Vertretung braucht Vielfalt – Ein Plädoyer für mehr Frauen im Betriebsrat VON WOLFGANG MARKYTAN

Vertretung braucht Vielfalt – Ein Plädoyer für mehr Frauen im Betriebsrat VON WOLFGANG MARKYTAN

WOLFGANG MARKYTAN analysiert in seinem Beitrag die Rolle von Frauen in der Gewerkschaftsbewegung – historisch, gegenwärtig und zukunftsorientiert. Er verbindet persönliche Erfahrungen als Betriebsrat mit einem klaren Plädoyer für mehr Gleichstellung, strukturellen Wandel und eine gelebte Solidarität am Arbeitsplatz.

Frauen leisten tagtäglich Enormes – am Arbeitsplatz, zu Hause, in der Gesellschaft. Dennoch stoßen sie noch immer auf strukturelle Benachteiligungen, gerade in der Arbeitswelt. Diese Ungleichheit spiegelt sich auch in der gewerkschaftlichen Vertretung wider. Obwohl Frauen ein wesentlicher Teil der Arbeiter:innenschaft sind, fehlen sie oft dort, wo Entscheidungen getroffen werden. Der Zugang zu demokratischer Mitbestimmung ist noch immer nicht für alle gleichermaßen geöffnet. Eine gerechte Arbeitswelt braucht mehr weibliche Perspektiven. Gewerkschaften spielen dabei eine Schlüsselrolle. Doch damit sie ihrer Rolle gerecht werden können, muss es zu Veränderungen kommen – strukturell, kulturell und personell.

I. Historische Perspektive: Frauen und die Arbeiter*innenbewegung

Schon im frühen 20. Jahrhundert kämpften Frauen in der Arbeiter*innenbewegung für Gleichberechtigung – gegen viele Widerstände. Mutterschutz, Karenzregelungen, das Gleichbehandlungsgesetz oder das Verbot der Diskriminierung am Arbeitsplatz wurden hart erkämpft – oft durch gewerkschaftliche Mobilisierung. Doch Gleichstellung ist kein abgeschlossener Prozess, sondern eine Daueraufgabe. Die Geschichte der Frauen in der Gewerkschaft ist geprägt von Kämpfen, die sich auch heute noch spiegeln – in Debatten um Lohntransparenz, faire Arbeitsbedingungen oder angemessene Repräsentation.

II. Frauenarbeit heute: Realität und Mehrfachbelastung

Frauen sind in vielen Branchen überproportional vertreten – im Handel, im Pflegebereich, in der Elementarpädagogik.
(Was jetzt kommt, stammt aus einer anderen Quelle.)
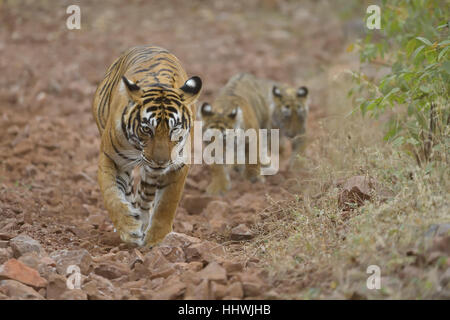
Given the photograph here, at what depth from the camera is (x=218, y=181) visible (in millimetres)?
7977

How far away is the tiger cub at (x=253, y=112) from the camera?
7.99 meters

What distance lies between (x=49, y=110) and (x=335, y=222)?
6.50m

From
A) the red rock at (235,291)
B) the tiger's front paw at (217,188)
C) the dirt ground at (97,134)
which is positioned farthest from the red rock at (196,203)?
Result: the red rock at (235,291)

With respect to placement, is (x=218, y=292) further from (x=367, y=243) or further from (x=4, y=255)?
(x=4, y=255)

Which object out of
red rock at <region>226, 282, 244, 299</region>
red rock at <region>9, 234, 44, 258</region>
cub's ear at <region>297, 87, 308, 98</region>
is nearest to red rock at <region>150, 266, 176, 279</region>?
red rock at <region>226, 282, 244, 299</region>

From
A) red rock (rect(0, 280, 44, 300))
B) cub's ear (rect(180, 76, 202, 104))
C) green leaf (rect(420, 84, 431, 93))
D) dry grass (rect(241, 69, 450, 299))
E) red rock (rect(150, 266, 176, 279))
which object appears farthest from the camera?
cub's ear (rect(180, 76, 202, 104))

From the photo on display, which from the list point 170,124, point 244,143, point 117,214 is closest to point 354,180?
point 170,124

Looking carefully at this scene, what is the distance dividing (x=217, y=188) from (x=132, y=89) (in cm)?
298

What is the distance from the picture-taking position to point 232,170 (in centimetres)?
873

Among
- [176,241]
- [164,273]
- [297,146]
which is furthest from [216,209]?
[297,146]

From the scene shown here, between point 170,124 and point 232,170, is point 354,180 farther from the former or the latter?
point 232,170

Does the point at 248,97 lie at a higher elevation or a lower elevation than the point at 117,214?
higher

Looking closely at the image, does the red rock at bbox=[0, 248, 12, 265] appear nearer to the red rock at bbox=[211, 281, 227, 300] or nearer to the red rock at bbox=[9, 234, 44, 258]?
the red rock at bbox=[9, 234, 44, 258]

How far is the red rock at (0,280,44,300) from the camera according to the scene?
4.11 m
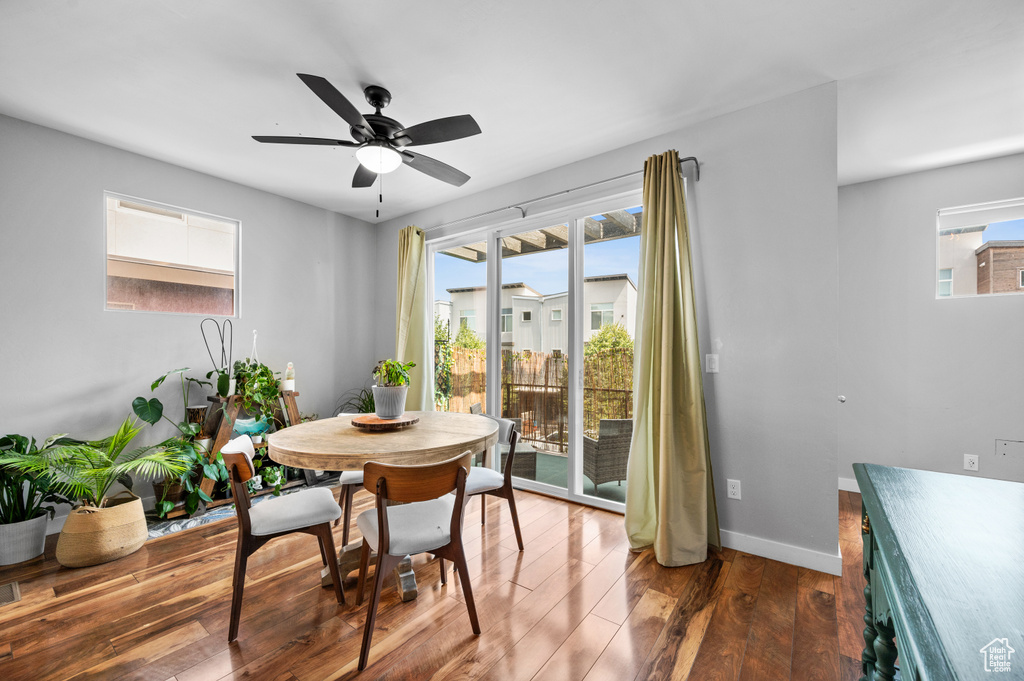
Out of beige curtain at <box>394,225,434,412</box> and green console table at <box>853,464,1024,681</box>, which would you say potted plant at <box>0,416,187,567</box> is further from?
green console table at <box>853,464,1024,681</box>

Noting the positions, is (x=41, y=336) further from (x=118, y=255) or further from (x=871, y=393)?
(x=871, y=393)

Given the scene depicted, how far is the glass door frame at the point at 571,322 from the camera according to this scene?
3.18m

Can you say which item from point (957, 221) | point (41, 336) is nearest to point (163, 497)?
point (41, 336)

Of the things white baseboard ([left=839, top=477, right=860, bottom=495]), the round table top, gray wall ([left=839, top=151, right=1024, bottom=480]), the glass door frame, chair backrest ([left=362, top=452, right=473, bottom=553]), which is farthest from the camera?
white baseboard ([left=839, top=477, right=860, bottom=495])

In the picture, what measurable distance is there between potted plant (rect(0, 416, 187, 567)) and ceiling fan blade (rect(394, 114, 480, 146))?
7.91 ft

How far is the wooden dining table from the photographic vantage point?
169 cm

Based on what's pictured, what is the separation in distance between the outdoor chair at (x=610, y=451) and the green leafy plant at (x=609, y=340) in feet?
1.73

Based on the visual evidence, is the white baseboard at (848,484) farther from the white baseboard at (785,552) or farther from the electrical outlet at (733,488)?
the electrical outlet at (733,488)

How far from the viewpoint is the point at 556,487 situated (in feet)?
11.1

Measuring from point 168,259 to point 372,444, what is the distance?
2778mm

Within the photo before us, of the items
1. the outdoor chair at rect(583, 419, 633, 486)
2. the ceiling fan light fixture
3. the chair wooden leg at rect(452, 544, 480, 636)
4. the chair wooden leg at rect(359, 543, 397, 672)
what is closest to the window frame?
the ceiling fan light fixture

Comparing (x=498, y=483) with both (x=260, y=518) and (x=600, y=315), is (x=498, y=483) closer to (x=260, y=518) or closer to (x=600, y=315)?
(x=260, y=518)

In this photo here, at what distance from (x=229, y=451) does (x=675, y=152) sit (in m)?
2.80

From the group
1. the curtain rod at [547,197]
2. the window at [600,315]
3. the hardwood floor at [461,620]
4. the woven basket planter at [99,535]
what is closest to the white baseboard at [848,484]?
the hardwood floor at [461,620]
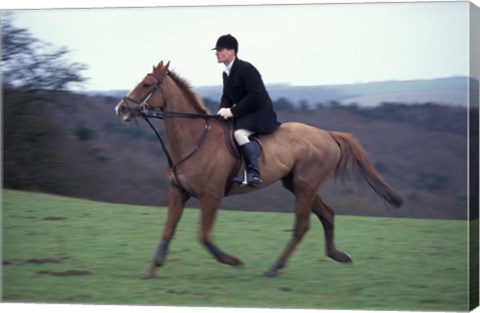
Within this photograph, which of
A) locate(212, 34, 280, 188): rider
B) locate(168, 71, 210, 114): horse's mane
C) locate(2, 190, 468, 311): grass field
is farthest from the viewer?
locate(168, 71, 210, 114): horse's mane

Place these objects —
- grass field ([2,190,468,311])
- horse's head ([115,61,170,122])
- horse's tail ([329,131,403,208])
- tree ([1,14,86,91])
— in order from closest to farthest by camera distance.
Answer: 1. grass field ([2,190,468,311])
2. horse's head ([115,61,170,122])
3. horse's tail ([329,131,403,208])
4. tree ([1,14,86,91])

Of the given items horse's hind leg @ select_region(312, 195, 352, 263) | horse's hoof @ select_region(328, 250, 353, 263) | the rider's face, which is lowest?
horse's hoof @ select_region(328, 250, 353, 263)

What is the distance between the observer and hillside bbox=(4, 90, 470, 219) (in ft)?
37.0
Gerade diese Berufe gelten als „systemrelevant“, sind aber oft unterbezahlt, belastend und prekär. Hinzu kommt: Viele Frauen stemmen zusätzlich unbezahlte Sorgearbeit – von Kinderbetreuung über Pflege bis zum Haushaltsmanagement. Diese Mehrfachbelastung führt auch schon gelegentlich dazu, dass ihnen die Zeit fehlt, sich gewerkschaftlich zu engagieren oder politische Funktionen zu übernehmen. Demokratische Beteiligung setzt Zeit und Ressourcen voraus – und diese fehlen vielen Frauen. Wer das ändern will, muss Sorgearbeit politisch und wirtschaftlich neu denken.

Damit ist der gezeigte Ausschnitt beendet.